▶ STATED PROBLEM
Tally the lines of the listing below that contain the word "among". Reply with the number alone.

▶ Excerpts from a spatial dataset
╔══
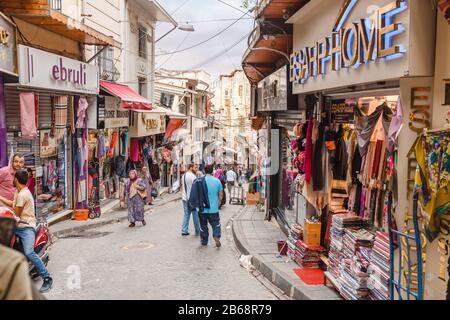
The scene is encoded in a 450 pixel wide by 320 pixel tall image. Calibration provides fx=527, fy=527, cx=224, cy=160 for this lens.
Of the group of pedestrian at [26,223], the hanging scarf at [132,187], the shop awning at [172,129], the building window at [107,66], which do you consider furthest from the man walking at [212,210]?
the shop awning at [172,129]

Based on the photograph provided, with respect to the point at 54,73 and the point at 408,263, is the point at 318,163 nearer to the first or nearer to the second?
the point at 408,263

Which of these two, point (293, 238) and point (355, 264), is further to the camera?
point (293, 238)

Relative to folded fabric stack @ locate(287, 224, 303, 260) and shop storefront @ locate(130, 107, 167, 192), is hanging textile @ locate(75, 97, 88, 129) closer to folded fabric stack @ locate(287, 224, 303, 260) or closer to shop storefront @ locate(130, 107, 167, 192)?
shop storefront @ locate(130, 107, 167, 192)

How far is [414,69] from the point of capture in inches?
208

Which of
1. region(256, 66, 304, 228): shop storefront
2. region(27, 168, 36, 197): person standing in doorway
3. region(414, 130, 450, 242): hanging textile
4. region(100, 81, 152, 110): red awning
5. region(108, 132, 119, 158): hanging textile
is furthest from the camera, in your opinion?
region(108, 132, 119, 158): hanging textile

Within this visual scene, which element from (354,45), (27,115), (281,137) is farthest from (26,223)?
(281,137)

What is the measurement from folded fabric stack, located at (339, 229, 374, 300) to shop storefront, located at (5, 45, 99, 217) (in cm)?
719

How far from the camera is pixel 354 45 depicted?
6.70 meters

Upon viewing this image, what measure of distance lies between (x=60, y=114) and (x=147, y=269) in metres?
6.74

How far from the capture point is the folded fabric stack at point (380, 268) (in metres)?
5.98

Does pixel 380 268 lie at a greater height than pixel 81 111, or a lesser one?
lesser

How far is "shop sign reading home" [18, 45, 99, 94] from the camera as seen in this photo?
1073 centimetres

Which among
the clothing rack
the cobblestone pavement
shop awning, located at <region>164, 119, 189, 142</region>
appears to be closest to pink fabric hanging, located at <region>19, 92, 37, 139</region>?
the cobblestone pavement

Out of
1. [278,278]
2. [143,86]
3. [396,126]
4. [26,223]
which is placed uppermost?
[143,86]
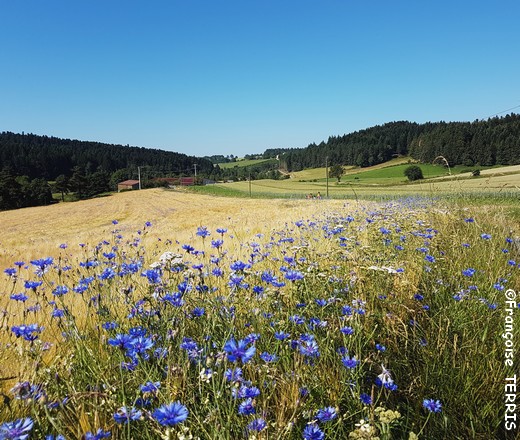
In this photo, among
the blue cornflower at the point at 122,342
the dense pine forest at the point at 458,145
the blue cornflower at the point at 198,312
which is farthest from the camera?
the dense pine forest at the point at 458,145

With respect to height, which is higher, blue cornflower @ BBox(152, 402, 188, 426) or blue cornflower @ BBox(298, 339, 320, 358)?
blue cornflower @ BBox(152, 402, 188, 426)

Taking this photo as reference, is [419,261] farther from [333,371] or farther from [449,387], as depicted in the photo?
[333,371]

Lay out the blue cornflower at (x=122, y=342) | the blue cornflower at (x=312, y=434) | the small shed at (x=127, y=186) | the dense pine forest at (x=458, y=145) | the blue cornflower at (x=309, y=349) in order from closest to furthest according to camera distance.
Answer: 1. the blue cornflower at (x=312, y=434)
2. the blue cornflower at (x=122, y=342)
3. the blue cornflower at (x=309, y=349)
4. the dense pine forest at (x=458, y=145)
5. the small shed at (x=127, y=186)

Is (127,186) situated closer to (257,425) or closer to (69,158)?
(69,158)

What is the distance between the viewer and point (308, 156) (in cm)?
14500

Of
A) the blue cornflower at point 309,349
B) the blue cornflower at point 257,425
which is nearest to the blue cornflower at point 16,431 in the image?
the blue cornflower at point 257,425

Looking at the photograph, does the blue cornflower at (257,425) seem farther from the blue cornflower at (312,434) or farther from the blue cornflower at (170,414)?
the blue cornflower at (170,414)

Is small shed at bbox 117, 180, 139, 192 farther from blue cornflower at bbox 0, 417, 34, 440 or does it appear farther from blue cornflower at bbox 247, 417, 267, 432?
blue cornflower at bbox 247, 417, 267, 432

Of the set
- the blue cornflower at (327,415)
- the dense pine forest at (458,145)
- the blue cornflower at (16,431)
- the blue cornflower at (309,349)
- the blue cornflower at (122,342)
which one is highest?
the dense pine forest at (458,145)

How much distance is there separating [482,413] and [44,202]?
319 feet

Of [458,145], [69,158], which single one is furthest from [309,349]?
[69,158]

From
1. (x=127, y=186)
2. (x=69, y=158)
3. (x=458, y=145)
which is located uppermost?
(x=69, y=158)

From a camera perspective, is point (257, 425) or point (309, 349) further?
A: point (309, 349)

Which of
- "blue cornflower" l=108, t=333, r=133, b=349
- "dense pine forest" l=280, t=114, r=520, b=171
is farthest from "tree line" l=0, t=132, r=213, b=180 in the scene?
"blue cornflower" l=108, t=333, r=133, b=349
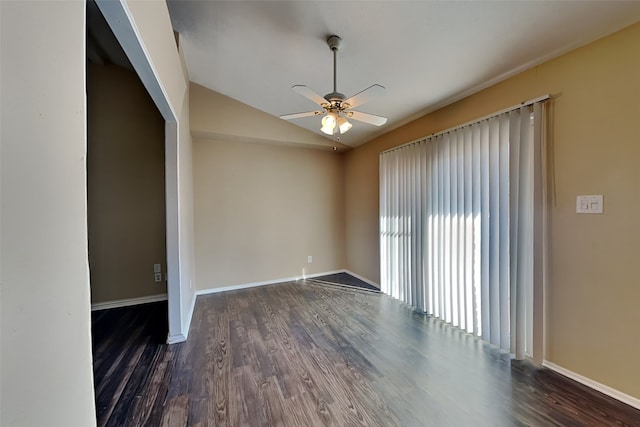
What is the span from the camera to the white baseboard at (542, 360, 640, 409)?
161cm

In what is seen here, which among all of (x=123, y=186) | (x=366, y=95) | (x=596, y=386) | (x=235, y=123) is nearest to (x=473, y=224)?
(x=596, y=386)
╚══
▶ FINISHED ANSWER
3